Problème posé 1 ▸
Les affirmations (a), (b) et (c) sont-elles conformes à l'extrait sur le pardon ? Répondez par oui ou par non pour chacune, en citant les mots de l'extrait qui tranchent.
(a) Les vêtements sales retirés à Josué symbolisent le péché ôté.
(b) Le pardon est synonyme de contrition et de tristesse.
(c) L'Éternel est absent pendant le changement d'habits.

== Extrait choisi

Le don du pardon n’est pas simplement quelque chose que je reçois. Je dois le vivre et l’offrir aux autres.
Quand je vis ce pardon, quelles en sont les conséquences ? Dans l’Ancien Testament par exemple ?
Micaël Vanhalst : Dans l’Ancien Testament également il y a du concret. Si nous reprenons le texte de Zacharie 3, nous comprenons que les vêtements sales retirés à Josué symbolisent le péché ôté, le péché pardonné. Une fois pardonné, d’autres vêtements lui sont mis, des habits de fête.
Derrière le pardon il y a cet habit de fête, il y a la joie. Oui, le pardon n’est pas synonyme de contrition et de tristesse mais de joie.
Le verset 5 nous indique que l’Eternel est présent pendant ce changement d’habits. Dieu ne nous pardonne pas seulement, il reste après et toujours à nos côtés.
Restons-nous auprès de l’autre lorsque nous lui pardonnons ?
Un autre texte nous le confirme dans Exode 34.6-7 : Et l’Eternel passa devant lui, et s’écria : L’Eternel, l’Eternel, Dieu miséricordieux et compatissant, lent à la colère, riche en bonté et en fidélité, qui conserve son amour jusqu’à mille générations, qui pardonne l’iniquité, la rébellion et le péché, mais qui ne tient point le coupable pour innocent, et qui punit l’iniquité des pères sur les enfants et sur les enfants des enfants jusqu’à la troisième et à la quatrième génération !
Dieu est fidèle, pour toujours.
Continuons la lecture de Zacharie 3.6-7 : L’ange de l’Eternel fit à Josué cette déclaration : Ainsi parle l’Eternel des armées : Si tu marches dans mes voies et si tu observes mes ordres, tu jugeras ma maison et tu garderas mes parvis, et je te donnerai libre accès parmi ceux qui sont ici.

====

Problème posé 2 ▸
Relevez chaque ligne de la liste où figure le mot "here", en respectant les majuscules et les minuscules.

== Données de travail

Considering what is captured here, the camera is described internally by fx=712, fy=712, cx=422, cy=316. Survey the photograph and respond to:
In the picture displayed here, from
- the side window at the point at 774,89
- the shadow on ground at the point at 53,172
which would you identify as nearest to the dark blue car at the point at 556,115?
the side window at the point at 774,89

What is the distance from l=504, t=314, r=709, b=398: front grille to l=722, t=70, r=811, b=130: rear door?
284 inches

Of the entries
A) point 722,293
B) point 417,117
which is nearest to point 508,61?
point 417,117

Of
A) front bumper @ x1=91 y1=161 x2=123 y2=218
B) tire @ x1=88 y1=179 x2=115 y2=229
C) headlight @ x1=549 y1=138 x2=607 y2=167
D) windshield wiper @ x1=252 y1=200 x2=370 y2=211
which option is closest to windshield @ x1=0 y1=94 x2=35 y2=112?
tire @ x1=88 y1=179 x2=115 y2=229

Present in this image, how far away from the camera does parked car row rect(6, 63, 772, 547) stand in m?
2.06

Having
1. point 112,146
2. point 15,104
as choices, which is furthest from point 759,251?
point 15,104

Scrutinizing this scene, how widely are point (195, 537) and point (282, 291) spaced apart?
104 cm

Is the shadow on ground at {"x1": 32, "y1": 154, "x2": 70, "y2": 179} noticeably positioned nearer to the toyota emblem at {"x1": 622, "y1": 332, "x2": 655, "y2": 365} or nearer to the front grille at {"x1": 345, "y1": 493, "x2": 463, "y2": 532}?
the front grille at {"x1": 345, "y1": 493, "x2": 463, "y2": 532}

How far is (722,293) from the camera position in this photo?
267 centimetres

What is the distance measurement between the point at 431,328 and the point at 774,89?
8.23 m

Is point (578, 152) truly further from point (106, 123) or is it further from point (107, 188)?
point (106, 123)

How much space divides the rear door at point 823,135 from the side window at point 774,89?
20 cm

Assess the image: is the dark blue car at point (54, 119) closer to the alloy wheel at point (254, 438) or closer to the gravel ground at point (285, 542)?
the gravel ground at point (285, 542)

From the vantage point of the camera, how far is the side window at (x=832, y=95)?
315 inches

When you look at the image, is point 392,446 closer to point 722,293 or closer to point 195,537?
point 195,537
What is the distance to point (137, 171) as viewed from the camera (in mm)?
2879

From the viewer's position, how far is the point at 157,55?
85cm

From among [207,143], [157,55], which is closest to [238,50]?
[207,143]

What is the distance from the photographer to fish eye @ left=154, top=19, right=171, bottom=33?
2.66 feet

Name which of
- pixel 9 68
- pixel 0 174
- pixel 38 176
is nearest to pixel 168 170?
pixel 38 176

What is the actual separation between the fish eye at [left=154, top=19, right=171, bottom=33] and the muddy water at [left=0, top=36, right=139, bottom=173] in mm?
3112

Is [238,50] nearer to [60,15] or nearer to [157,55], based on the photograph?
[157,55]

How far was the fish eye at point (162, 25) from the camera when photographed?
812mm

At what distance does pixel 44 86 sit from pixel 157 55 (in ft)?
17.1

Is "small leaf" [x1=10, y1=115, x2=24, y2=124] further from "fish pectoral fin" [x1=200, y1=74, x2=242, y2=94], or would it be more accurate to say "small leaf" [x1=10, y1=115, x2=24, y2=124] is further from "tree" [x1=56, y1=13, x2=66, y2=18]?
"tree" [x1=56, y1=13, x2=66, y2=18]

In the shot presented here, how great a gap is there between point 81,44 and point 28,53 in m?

====

Résultat 1 ▸
(a) Oui : « les vêtements sales retirés à Josué symbolisent le péché ôté, le péché pardonné »
(b) Non : « le pardon n’est pas synonyme de contrition et de tristesse mais de joie »
(c) Non : « Le verset 5 nous indique que l’Eternel est présent pendant ce changement d’habits. »

Résultat 2 ▸
Considering what is captured here, the camera is described internally by fx=712, fy=712, cx=422, cy=316. Survey the photograph and respond to:
In the picture displayed here, from
In the shot presented here, how great a gap is there between point 81,44 and point 28,53 in m?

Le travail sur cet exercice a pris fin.